AttributeError Traceback (most recent call last)
in ()
1 from torchsampler import ImbalancedDatasetSampler
----> 3 train_loader = DataLoader(train_set, batch_size=32, sampler=ImbalancedDatasetSampler(train_set))
5 valid_loader = DataLoader(valid_set, batch_size = 8, shuffle = True)

2 frames
/usr/local/lib/python3.7/dist-packages/torchsampler/ in init(self, dataset, indices, num_samples, callback_get_label)
28 # distribution of classes in the dataset
29 df = pd.DataFrame()
—> 30 df[“label”] = self._get_labels(dataset)
31 df.index = self.indices
32 df = df.sort_index()

/usr/local/lib/python3.7/dist-packages/torchsampler/ in _get_labels(self, dataset)
48 return dataset.samples[:][1]
49 elif isinstance(dataset,
—> 50 return dataset.dataset.imgs[:][1]
51 elif isinstance(dataset,
52 return dataset.get_labels()

/usr/local/lib/python3.7/dist-packages/torch/utils/data/ in getattr(self, attribute_name)
81 return function
82 else:
—> 83 raise AttributeError
85 @classmethod


Does anybody know why I get this error?

My custom dataset code to get the images (DICOM files) and the labels is:

class MyCustomDataset(Dataset):
  def __init__(self, path = "/content/drive/MyDrive/subjects"):
    dataframe = pd.read_csv("/content/drive/MyDrive/KL_grade.csv", sep = ';')
    self.labels = {}
    id = list(dataframe["id"])
    grades = list(dataframe["grade"])
    for i,g in zip(id, grades):
      self.labels[str(i).zfill(5)] = g
    self.ids = [a.split("/")[-1] for a in sorted(glob.glob(f"/content/drive/MyDrive/subjects/" + "/*"))]

  def __len__(self):
    return len(self.ids)

  def __getitem__(self, idx):
    imgs = load_3d_dicom_images(self.ids[idx])
    label = self.labels[self.ids[idx]]

    return torch.tensor(imgs, dtype = torch.float32), torch.tensor(label, dtype = torch.long)

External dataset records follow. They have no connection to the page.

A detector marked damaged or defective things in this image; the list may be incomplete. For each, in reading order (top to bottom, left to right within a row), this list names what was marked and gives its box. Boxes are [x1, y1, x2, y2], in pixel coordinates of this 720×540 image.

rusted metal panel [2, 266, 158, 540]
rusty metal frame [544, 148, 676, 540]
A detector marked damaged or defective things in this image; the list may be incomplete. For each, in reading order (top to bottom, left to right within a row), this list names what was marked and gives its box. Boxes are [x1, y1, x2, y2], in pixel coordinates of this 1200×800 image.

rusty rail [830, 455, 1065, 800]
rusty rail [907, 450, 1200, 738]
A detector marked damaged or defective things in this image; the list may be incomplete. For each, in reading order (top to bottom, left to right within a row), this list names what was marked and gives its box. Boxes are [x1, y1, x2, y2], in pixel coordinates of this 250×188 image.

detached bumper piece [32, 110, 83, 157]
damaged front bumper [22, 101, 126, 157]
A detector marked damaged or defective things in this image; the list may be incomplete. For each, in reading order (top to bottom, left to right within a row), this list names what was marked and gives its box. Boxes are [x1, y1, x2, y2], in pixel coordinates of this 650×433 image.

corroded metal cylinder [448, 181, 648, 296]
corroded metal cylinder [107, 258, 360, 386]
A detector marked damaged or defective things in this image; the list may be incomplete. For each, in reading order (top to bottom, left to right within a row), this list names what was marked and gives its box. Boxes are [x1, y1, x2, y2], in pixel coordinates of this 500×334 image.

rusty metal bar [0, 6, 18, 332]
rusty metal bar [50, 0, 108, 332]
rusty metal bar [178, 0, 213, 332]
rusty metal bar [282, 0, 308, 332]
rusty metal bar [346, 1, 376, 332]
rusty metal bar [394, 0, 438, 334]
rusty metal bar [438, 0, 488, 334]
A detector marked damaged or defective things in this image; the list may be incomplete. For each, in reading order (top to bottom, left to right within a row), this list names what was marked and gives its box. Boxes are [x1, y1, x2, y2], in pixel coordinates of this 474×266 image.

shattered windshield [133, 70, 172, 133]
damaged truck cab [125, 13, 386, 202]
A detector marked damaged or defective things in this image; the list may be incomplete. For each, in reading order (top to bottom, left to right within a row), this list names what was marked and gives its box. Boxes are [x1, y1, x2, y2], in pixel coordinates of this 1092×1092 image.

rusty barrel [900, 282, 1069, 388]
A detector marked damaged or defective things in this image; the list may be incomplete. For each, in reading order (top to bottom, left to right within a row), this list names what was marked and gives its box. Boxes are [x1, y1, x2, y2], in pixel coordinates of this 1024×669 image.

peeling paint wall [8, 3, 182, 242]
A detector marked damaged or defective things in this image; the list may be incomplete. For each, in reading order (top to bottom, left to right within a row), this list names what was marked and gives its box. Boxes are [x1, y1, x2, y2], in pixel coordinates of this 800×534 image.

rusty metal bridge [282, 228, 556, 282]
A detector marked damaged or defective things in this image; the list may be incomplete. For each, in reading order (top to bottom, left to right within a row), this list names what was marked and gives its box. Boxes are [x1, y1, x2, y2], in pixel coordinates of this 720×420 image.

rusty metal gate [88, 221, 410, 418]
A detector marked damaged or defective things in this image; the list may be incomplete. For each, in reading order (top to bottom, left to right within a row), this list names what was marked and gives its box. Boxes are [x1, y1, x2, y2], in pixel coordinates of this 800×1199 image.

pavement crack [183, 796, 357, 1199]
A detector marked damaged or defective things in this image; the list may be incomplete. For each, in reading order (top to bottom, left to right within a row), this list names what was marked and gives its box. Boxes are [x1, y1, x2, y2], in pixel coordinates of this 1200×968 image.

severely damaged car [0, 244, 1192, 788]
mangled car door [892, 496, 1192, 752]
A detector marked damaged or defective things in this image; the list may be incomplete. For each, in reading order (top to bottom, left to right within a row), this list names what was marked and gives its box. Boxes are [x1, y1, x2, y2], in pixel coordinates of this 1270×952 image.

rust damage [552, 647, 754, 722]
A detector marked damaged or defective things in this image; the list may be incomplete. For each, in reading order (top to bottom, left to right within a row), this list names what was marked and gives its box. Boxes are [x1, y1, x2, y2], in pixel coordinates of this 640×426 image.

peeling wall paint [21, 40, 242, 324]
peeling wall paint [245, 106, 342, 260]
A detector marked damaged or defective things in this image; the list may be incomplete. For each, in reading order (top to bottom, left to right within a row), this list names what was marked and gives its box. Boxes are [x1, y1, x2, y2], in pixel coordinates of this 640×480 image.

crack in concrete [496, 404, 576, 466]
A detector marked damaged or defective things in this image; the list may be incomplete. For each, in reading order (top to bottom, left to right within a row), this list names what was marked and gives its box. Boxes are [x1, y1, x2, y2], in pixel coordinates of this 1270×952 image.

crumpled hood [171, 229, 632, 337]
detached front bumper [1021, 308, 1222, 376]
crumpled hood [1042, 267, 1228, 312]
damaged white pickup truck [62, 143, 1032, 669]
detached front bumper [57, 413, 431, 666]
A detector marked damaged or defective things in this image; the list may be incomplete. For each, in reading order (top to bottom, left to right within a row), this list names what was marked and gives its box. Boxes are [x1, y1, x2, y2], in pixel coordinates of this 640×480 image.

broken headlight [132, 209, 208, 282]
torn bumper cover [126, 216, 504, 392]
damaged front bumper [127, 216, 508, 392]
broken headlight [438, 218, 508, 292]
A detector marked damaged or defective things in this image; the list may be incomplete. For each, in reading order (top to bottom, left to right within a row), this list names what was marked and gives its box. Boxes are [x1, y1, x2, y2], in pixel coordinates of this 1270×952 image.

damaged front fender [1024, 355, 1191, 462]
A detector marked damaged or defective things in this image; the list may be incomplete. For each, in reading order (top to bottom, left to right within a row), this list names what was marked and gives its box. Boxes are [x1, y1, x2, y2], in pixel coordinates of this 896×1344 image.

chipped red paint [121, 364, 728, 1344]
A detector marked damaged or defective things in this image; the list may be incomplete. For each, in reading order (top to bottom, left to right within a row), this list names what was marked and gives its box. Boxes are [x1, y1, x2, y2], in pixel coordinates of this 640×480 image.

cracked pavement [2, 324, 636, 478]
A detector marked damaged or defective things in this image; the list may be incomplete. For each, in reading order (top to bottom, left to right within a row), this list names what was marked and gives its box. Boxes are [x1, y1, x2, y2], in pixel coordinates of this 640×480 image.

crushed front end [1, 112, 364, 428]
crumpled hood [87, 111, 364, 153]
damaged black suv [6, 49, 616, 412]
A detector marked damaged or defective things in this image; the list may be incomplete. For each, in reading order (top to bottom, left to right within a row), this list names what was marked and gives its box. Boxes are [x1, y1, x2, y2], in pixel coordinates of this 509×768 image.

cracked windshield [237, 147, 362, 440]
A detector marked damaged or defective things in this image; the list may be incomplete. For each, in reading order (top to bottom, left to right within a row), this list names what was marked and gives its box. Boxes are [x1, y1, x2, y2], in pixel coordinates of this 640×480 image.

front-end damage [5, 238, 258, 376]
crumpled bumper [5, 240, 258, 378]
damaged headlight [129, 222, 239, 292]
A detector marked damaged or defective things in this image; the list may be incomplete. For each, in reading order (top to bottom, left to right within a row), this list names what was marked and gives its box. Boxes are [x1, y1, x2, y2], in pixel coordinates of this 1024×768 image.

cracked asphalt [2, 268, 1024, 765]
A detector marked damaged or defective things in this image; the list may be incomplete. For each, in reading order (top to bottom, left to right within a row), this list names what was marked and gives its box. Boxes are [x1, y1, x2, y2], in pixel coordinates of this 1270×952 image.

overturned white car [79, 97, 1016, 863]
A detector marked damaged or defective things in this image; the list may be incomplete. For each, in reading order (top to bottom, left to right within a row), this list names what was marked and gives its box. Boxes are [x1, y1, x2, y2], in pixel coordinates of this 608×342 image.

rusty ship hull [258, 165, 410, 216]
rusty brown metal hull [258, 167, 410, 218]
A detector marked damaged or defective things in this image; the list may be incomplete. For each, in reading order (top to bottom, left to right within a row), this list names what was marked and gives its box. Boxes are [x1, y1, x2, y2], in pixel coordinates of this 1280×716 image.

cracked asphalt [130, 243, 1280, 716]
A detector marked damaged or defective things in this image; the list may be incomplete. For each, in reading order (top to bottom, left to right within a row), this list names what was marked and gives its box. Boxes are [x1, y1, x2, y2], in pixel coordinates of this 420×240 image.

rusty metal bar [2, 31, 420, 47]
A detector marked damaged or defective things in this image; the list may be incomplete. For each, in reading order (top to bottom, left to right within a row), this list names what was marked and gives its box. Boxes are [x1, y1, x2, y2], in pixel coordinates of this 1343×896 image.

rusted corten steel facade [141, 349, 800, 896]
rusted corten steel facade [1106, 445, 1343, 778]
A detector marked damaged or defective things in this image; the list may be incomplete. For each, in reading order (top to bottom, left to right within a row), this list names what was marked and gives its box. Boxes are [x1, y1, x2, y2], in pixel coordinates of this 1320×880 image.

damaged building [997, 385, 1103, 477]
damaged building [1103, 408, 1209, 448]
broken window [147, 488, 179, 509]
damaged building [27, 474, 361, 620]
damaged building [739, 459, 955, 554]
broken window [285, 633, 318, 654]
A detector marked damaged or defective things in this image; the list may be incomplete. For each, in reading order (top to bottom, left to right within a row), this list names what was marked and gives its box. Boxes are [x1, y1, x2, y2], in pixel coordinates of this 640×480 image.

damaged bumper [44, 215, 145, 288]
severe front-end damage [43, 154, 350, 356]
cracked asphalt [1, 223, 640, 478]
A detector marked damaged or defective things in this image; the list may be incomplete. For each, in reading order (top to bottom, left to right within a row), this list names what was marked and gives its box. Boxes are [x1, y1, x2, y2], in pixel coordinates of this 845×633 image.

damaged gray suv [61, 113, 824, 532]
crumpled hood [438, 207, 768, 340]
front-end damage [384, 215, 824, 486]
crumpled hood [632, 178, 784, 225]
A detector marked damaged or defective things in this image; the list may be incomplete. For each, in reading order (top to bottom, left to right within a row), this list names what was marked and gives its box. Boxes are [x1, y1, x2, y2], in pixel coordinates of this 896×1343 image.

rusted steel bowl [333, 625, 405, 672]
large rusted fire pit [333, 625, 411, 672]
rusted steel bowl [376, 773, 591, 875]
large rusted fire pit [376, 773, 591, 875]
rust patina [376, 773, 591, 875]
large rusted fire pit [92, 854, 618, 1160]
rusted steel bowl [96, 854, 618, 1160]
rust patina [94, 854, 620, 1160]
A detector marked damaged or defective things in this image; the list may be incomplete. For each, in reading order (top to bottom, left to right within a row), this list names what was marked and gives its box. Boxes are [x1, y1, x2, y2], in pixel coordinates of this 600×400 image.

Based on the error message it seems torchsampler tries to call dataset.dataset.imgs, which apparently isn’t a valid attribute. I’m not familiar with the implementation of torchsampler and also cannot find a repository of it to check what might be failing.

Hi Peter, thanks for the response. Do you know any techniques I could use to overcome this issue ? I train some models but I have come up with overfitting. The validation loss and accuracy are saturating while training loss decreases and training accuracy gets to over 90%.
I tried to add weights to cross entropy loss and add a sampler when I define the train loader but neither of these methods work.
I am working with 435 DICOM files (160x384x384) and I have 5 classes.

I don’t know what’s causing the error, so would need to see the torchsampler implementation to figure our what might be causing it and how to fix it.
Generally, you could use the PyTorch WeightedRandomSampler as described e.g. here.